Re: [RFC net] tls: TLS_SW sendfile() stalls at large MSS
From: Jiayuan Chen
Date: Thu Jun 04 2026 - 07:34:48 EST
On 6/4/26 2:53 PM, WindowsForum.com wrote:
Thanks for testing. The non-reproduction is maybe now the key data point. My reproducer omitted a precondition my hosts happened to meet: a low net.ipv4.tcp_notsent_lowat. To reproduce, add before running:
sysctl -w net.ipv4.tcp_notsent_lowat=16384
I see.
Root cause
----------
The stalling hosts have tcp_notsent_lowat=16384 (local web tuning); the stock default is effectively disabled. A TLS 1.3 record is 16406 bytes (TLS_MAX_PAYLOAD_SIZE 16384 + 22), just above that watermark -- so once tls_sw queues a single completed record, notsent (16406) exceeds the lowat, tcp_stream_memory_free() returns false, and tls_sw parks in sk_stream_wait_memory() holding exactly one corked record (the notsent:16406 + persist state from the original dump).
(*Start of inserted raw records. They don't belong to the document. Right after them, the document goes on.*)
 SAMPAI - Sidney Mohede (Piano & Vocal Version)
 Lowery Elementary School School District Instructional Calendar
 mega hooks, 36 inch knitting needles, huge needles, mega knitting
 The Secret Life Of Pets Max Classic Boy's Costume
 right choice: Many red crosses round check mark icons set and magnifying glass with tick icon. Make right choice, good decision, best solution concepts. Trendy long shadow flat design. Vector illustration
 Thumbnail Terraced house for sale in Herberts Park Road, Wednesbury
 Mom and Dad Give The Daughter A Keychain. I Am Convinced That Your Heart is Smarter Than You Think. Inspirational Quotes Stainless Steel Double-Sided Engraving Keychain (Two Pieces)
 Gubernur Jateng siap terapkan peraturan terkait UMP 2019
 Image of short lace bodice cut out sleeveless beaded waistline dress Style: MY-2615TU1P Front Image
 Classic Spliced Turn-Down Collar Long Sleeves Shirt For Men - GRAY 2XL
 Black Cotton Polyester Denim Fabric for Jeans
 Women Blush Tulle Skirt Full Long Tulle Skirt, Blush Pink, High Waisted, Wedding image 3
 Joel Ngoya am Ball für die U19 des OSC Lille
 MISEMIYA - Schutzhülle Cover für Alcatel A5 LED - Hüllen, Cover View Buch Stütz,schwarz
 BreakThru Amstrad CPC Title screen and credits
With the default lowat, tls_sw keeps queuing, the MSG_MORE cork flushes at each sendfile() boundary, packets_out stays non-zero, and the persist timer never arms -- which is why stock kernels don't show it.
Three conditions must coincide:
(a) MSG_MORE forwarded on a completed record -> the sub-MSS record is corked [the bug];
(b) tcp_notsent_lowat < one TLS record (16406) -> tls_sw blocks after that one record instead of streaming past it [the trigger I'd omitted];
(c) large MSS -> the record is sub-MSS, so the cork engages [the amplifier].
Confirmed by flipping only that knob: on a stalling host, restoring the default lowat -> 2.89 GiB/s; on a healthy host, setting lowat=16384 -> stalls (~0.0001 GiB/s). Everything that merely correlated (kernel build, congestion control/qdisc, wmem/rmem, tcp_mem, tcp_limit_output_bytes, CPU count, AES-GCM impl) was flip-tested and ruled out.
This doesn't change the proposed fix: clearing MSG_MORE for a full record sends it immediately, so the deadlock can't form regardless of tcp_notsent_lowat.
IMO, force-clearing the MSG_MORE flag for each record is not a good idea,
since we want multiple "APPLICATION DATA" frames in one TCP payload.
Maybe we can skip the sk_stream_memory_free check if MSG_MORE is present. The lower tcp_sendmsg_locked will check it again.
If you had not submitted your reply I don't think I would have kept testing it - hope this information is useful to the group.